Text block:

▽

Vehicles with more than 40 mpg would be classified as exceptionally efficient.

Part (d): Maximum MPG for “Inefficient” Flag (z < −1.5)

Solve for x when z = −1.5:

\[-1.5 = \frac{x - 28}{6}\]
\[x = 28 + (-1.5)(6) = 28 - 9 = 19 \text{ mpg}\]

Vehicles with less than 19 mpg would be flagged for maintenance review.

Part (e): Z-Score of 0

A z-score of 0 means the vehicle’s fuel efficiency equals exactly the fleet mean.

\(z = 0\)\(x = \bar{x} = 28\) mpg

This vehicle has perfectly average fuel efficiency for the fleet—neither above nor below the mean.

Part (f): Z-Score of −5

A z-score of −5 would mean:

\[x = 28 + (-5)(6) = 28 - 30 = -2 \text{ mpg}\]

This is not possible since fuel efficiency cannot be negative.

In general, z-scores of magnitude 5 are extremely rare in real data. For approximately normal distributions, virtually all observations fall within 3 standard deviations of the mean. A z-score of −5 would indicate either:

  • A data entry error

  • An observation from a completely different population

  • A measurement that’s physically impossible (as in this case)


Exercise 6: Comparing Across Groups with Box Plots

A company compares customer satisfaction scores (1-100 scale) across three store locations. The side-by-side box plots are shown below.

△

Task goal: Can you copy the z-score text again, everything from "Exercise 6: Comparing" down to "are shown below.", but change "customer satisfaction scores" to "customer loyalty ratings"?

Provided information:
▽

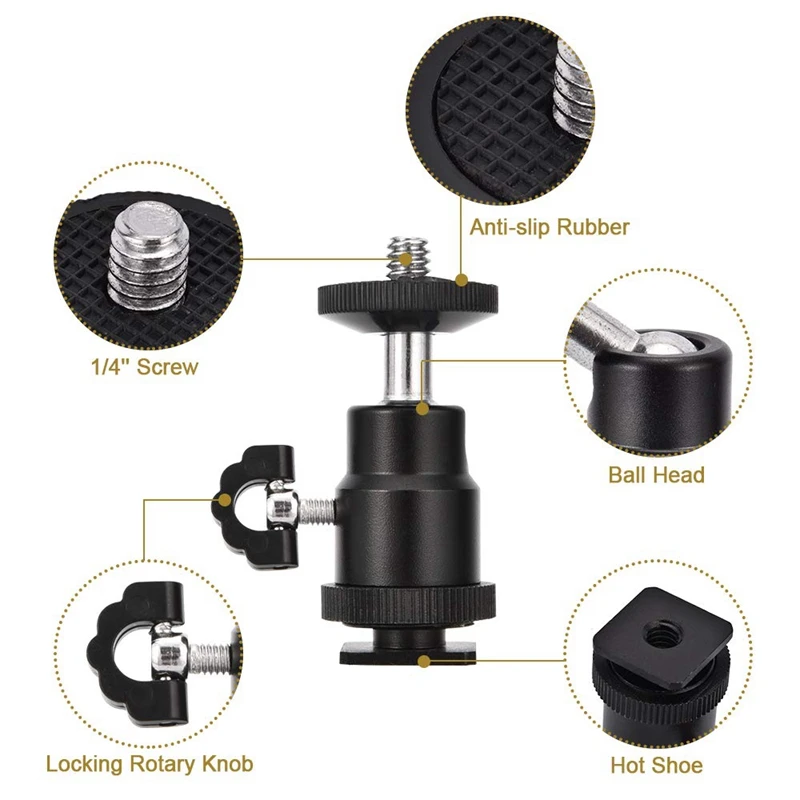 Anti-slip Rubber

1/4" Screw

Ball Head

Locking Rotary Knob

Hot Shoe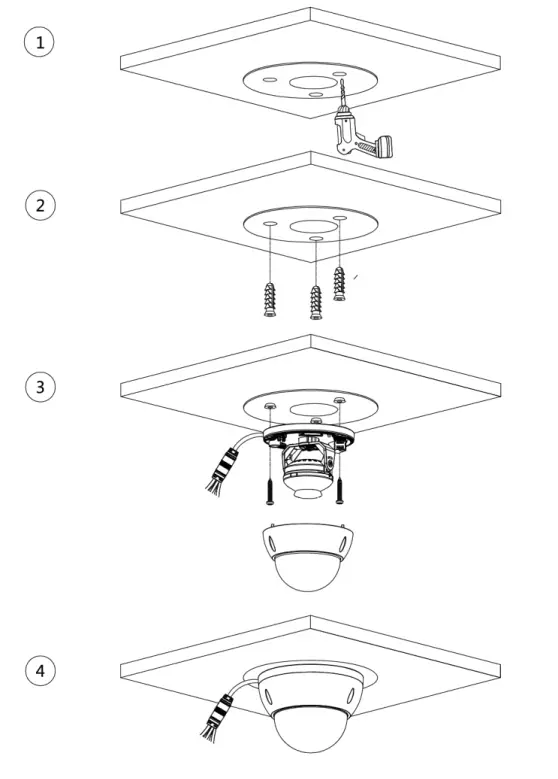 1

2

3

4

△

Answer:
Exercise 6: Comparing Across Groups with Box Plots

A company compares customer loyalty ratings (1-100 scale) across three store locations. The side-by-side box plots are shown below.